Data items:

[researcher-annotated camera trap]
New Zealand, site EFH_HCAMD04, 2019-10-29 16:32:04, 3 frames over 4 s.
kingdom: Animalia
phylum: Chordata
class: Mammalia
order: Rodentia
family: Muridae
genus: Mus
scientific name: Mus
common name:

What you should do: Retype the entries one by one, exactly.

Solution to the exercise:
[researcher-annotated camera trap]
New Zealand, site EFH_HCAMD04, 2019-10-29 16:32:04, 3 frames over 4 s.
kingdom: Animalia
phylum: Chordata
class: Mammalia
order: Rodentia
family: Muridae
genus: Mus
scientific name: Mus
common name:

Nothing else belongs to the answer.